18 décembre 2024

≡ L‘Algérie Déchirée


Algérie An 1956,

L‘Algérie Déchirée, La Table Ronde



— On ne règle pas les Problèmes politiques avec de la psychologie. Mais sans elle, on est assuré de les compliquer.



Le sang suffit en Algérie à séparer les hommes. N’y ajoutons pas la bêtise et l’aveuglement. Les Français ne sont pas tous des brutes assoiffées de sang ni tous les Arabes des massacreurs maniaques.


La métropole n’est pas peuplée seulement de démissionnaires ni d’officiers généraux nostalgiques.


De même l’Algérie n’est pas la France, comme on s’obstine à le dire avec une superbe ignorance, et elle abrite pourtant plus d’un million de Français, comme on a trop tendance, d’un autre côté, à l’oublier.


— Ces simplifications ne font que durcir le problème.


De surcroît, elles se justifient l’une l’autre, et ne se rencontrent que dans leur conséquence, qui est mortelle. Elles démontrent ainsi, jour après jour, mais par l’absurde, qu’en Algérie, Français et Arabes sont condamnés à vivre ou à mourir ensemble.


Naturellement, on peut choisir de mourir, dans l’excès du désespoir. Mais il serait impardonnable de se jeter à l’eau pour éviter la pluie, et de mourir à force de vouloir survivre.


Voilà pourquoi l’idée d’une table ronde où se rencontreront à froid les représentants de toutes les, tendances, depuis les milieux de la colonisation jusqu’aux nationalistes arabes, me paraît toujours valable.

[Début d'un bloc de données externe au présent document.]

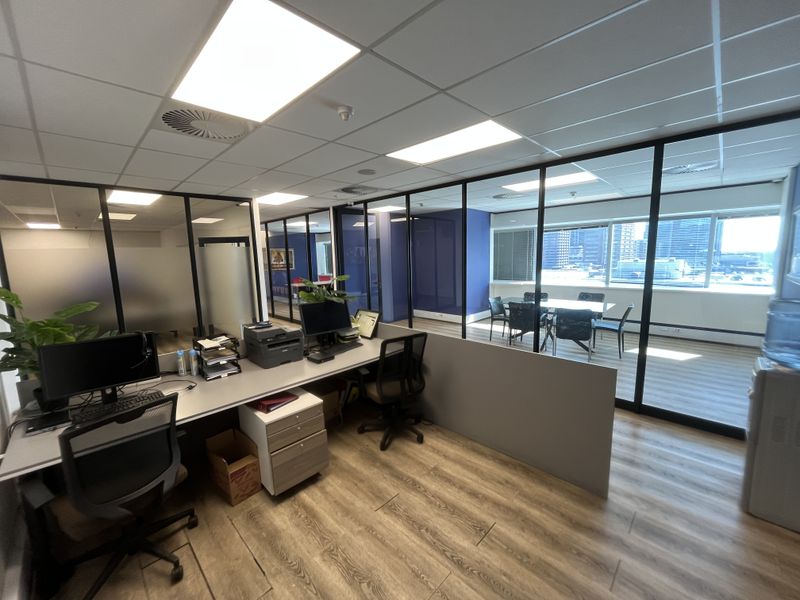 Modern office space featuring glass partition walls, suspended ceilings with recessed lighting, and durable laminate flooring, providing a professional and open work environment.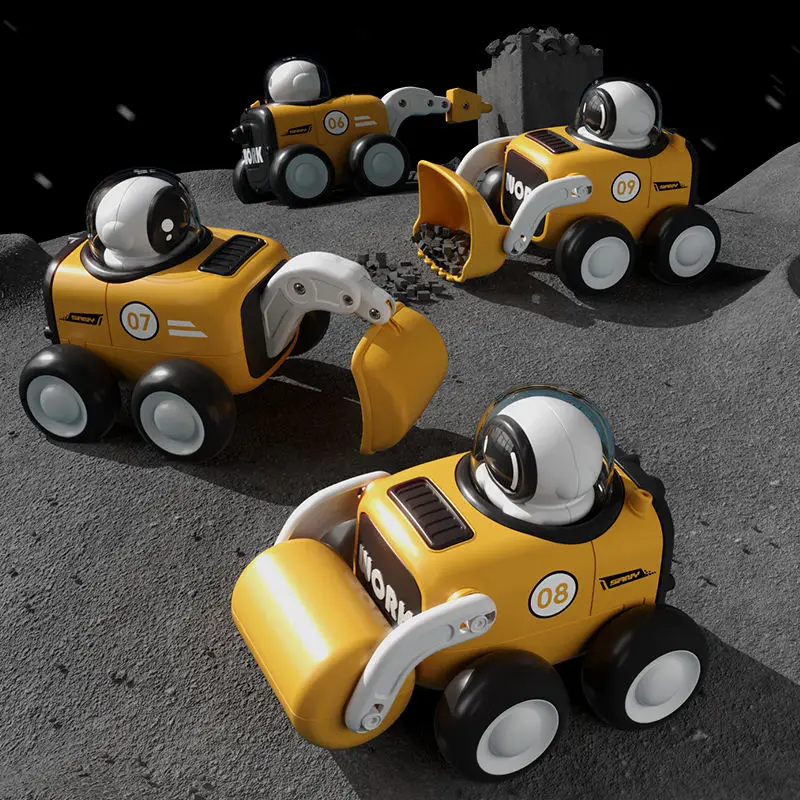 Astronaut presses the forward button on the engineering vehicle toy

— Il n’est pas bon, en effet, que les hommes vivent seuls, ou dans la solitude des factions.


Il n’est pas bon de rester confrontés trop longtemps à ses haines ou son humiliation, ni même à ses rêves. Le monde d’aujourd’hui est celui de l’ennemi invisible; le combat y est abstrait et c’est pourquoi rien ne l’éclaire ni ne l’adoucit. 


Voir l’autre, et l’entendre peut donner un sens au combat, et peut-être aussi le rendre vain. L’heure de la table ronde sera l’heure des responsabilités.


Mais à la condition que cette réunion se fasse loyalement et dans la clarté. En ce qui concerne la loyauté, elle n’est pas en notre pouvoir. Je me garderai par principe de la remettre à des gouvernants.


— Mais c’est un fait qu’elle est aujourd’hui dans leurs mains et c’est pourquoi l’inquiétude est dans nos cœurs. 


Il ne faut pas du moins que cette table ronde soit utilisée à, l’intérieur d’un nouveau plan de marchandages impuissants, destinés à maintenir au pouvoir des hommes qui ont apparemment choisi le métier de politicien pour n’avoir pas de politique.


Reste la clarté, et nous pouvons alors faire quelque chose pour elle. C’est pourquoi je traiterai en plusieurs articles des simplifications dont j’ai parlé, en présentant à chaque partenaire les raisons que ses adversaires lui opposent. Mais l’objectivité n’est pas la neutralité.


L’effort de compréhension n’a de sens que s’il risque d’éclairer une prise de parti. Je prendrai donc parti pour finir. Et, une fois de plus, disons-le tout de suite, contre le désespoir, puisque, en Algérie, aujourd’hui, le désespoir, c’est la guerre.